Frederick G. Wolf, a retired foreman from the Union Pacific who suffered from rheumatism, built the hotel and gave it his last name in 1893, according to old newspaper articles that adorn the walls of the bar and restaurant.
At the time, local newspaper the Platte Valley Lyre proclaimed that “the new Wolf Hotel is one of the handsomest buildings in Carbon County and don’t you forget it.” The hotel was estimated to have cost $6,000 to build at that time.
Wolf’s great-great grandson, Neil Gorsuch, was sworn in as the newest U.S. Supreme Court justice on April 10. Gorsuch’s mother, Ann Gorsuch, was born in Casper, and rose to be head of the Environmental Protection Agency under Ronald Reagan. Much like EPA head Scott Pruitt today, Ann Gorsuch sought to use the agency to push deregulation of industry. After less than two years, she was ousted by Congress, according to the Casper Star-Tribune.
Neil Gorsuch’s western ties were touted by U.S. Sen.
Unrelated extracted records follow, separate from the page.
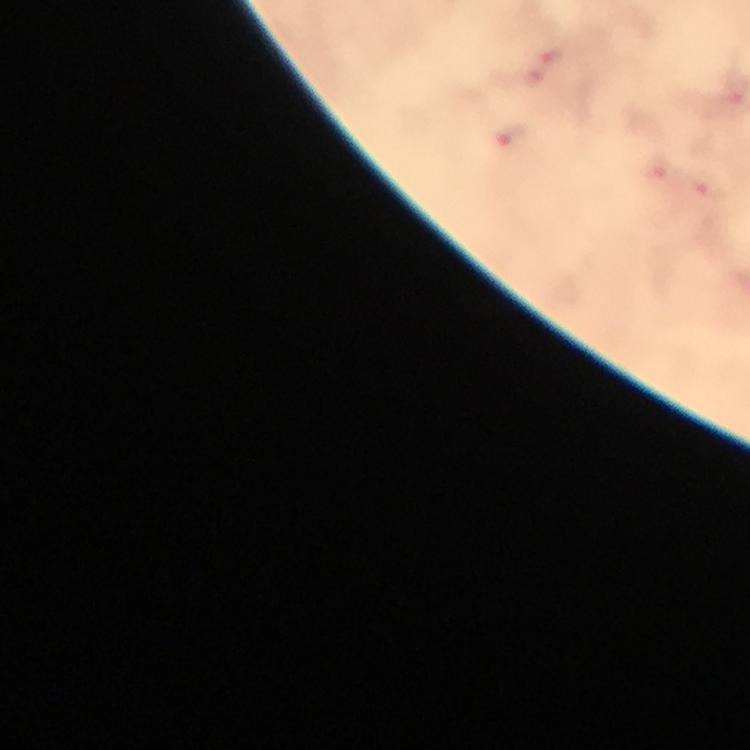
Approximate centers as [x, y] in pixels.
Summary:
  - Plasmodium parasite locations: [552, 54], [511, 133], [658, 167], [709, 185]
  - Cropped from: one field of view
  - Magnification: 100x
  - Capture: smartphone camera through the microscope
  - Immersion oil: used
  - Context: from a malaria diagnostic workup
  - Preparation: thick blood smear
  - Stain: Giemsa
  - Image size: 750×750 pixels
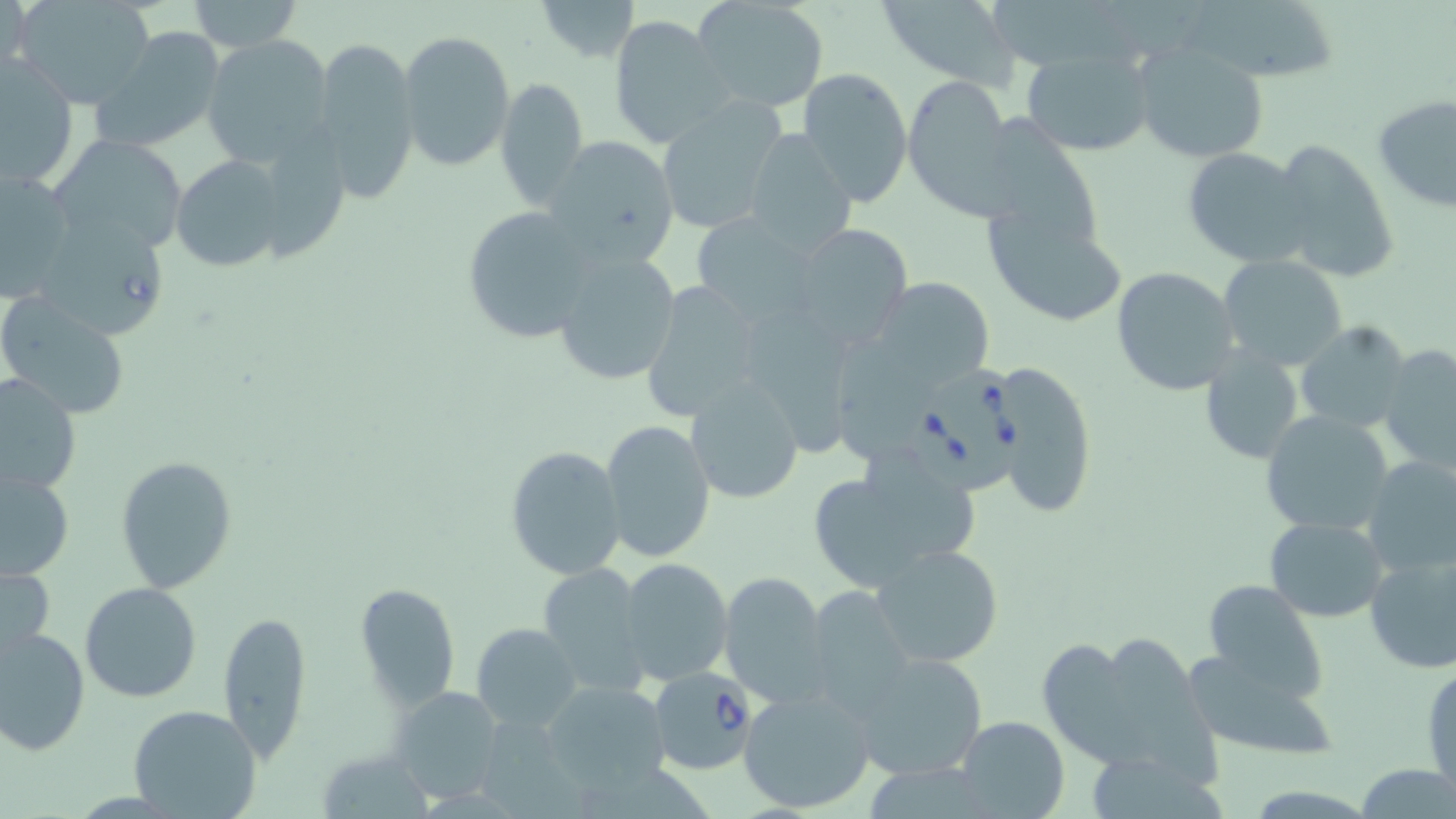

Babesia divergens-infected red blood cell locations = approximate bounding boxes as [x1, y1, x2, y2] in pixels: [908, 374, 1035, 492], [651, 668, 758, 775]
slide-level diagnosis = Babesia divergens
magnification = 1000x
preparation = thin blood smear
field of view = one of a larger specimen
image size = 1456×819 pixels
stain = May-Grünwald-Giemsa
modality = optical microscopy
uninfected red blood cell locations = approximate bounding boxes as [x1, y1, x2, y2] in pixels: [16, 0, 158, 109], [187, 0, 303, 53], [532, 0, 640, 63], [691, 0, 830, 114], [875, 0, 1023, 89], [1184, 1, 1345, 87], [2, 3, 38, 89], [608, 14, 733, 149], [91, 26, 227, 155], [396, 28, 515, 171], [310, 33, 421, 204], [202, 35, 334, 165], [1132, 44, 1270, 164], [1019, 48, 1155, 156], [1, 57, 78, 191], [796, 67, 913, 207], [902, 74, 1018, 219], [495, 75, 590, 213], [1372, 96, 1456, 214], [653, 100, 784, 234], [981, 106, 1115, 249], [742, 129, 858, 259], [48, 134, 190, 260], [543, 135, 679, 266], [1269, 139, 1400, 283], [1183, 147, 1314, 269], [172, 154, 290, 273], [0, 167, 76, 300], [460, 205, 601, 345], [984, 207, 1127, 329], [35, 218, 169, 339], [788, 223, 914, 351], [549, 248, 681, 387], [1219, 254, 1349, 371], [1111, 266, 1240, 395], [869, 276, 998, 392], [638, 279, 767, 422], [0, 296, 129, 419], [744, 311, 871, 458], [1295, 322, 1415, 434], [1279, 337, 1409, 515], [1377, 343, 1456, 476], [1199, 347, 1305, 463], [991, 360, 1097, 520], [2, 371, 81, 499], [685, 379, 805, 506], [1261, 411, 1396, 537], [601, 419, 716, 562], [505, 445, 629, 582], [115, 456, 236, 593], [1359, 456, 1456, 579], [802, 458, 980, 596], [1, 469, 74, 580], [1264, 516, 1388, 622], [871, 543, 1004, 668], [1362, 547, 1456, 675], [619, 558, 735, 687], [537, 561, 650, 694], [0, 562, 55, 664], [718, 572, 832, 707], [1199, 579, 1327, 702], [80, 582, 202, 702], [356, 582, 461, 709], [806, 584, 918, 720], [216, 609, 313, 764], [472, 622, 583, 731], [1, 626, 90, 757], [1044, 630, 1218, 779], [1179, 647, 1340, 759], [854, 653, 986, 782], [1423, 661, 1455, 799], [543, 679, 672, 798], [738, 685, 878, 814], [390, 686, 505, 802], [128, 702, 261, 818], [954, 714, 1069, 819], [318, 747, 432, 819]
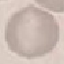

Summary:
  - Malaria status: uninfected
  - Stain: Giemsa
  - Preparation: thin smear
  - Image type: automatically extracted cell patch, resized to 64 × 64 pixels
  - Capture: smartphone camera at the microscope eyepiece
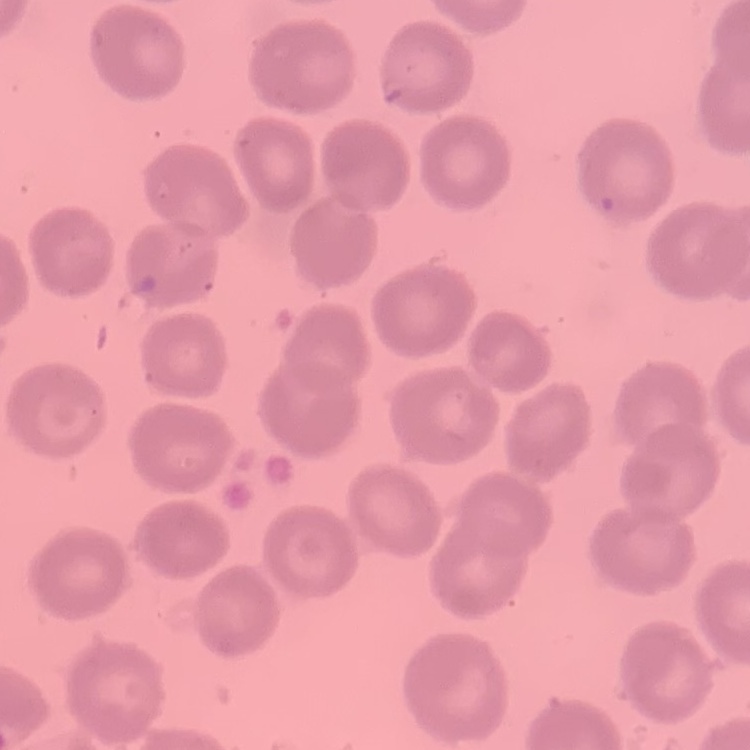
Summary:
  - Red blood cell morphology: no rouleaux formation
  - Image type: square crop of a larger photomicrograph
  - Preparation: thin blood smear
  - Stain: Field's or Giemsa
Mike Enzi. “I have met Judge Gorsuch and he has a lot of support from the legal community in Wyoming,” Enzi said in a press release at the time of Gorsuch’s nomination by President Donald Trump. “As a westerner, he has a good understanding of the issues that matter to our state,” Enzi wrote.
Many Democrats say Gorsuch stole a seat that should have gone to Obama nominee Merrick Garland following the death of Justice Antonin Scalia. Republicans in Congress refused to consider Garland’s nomination, made in March 2016.
“The presidential election was an opportunity for the American people to have a say in who chooses the next Supreme Court justice,” Enzi said in the press release.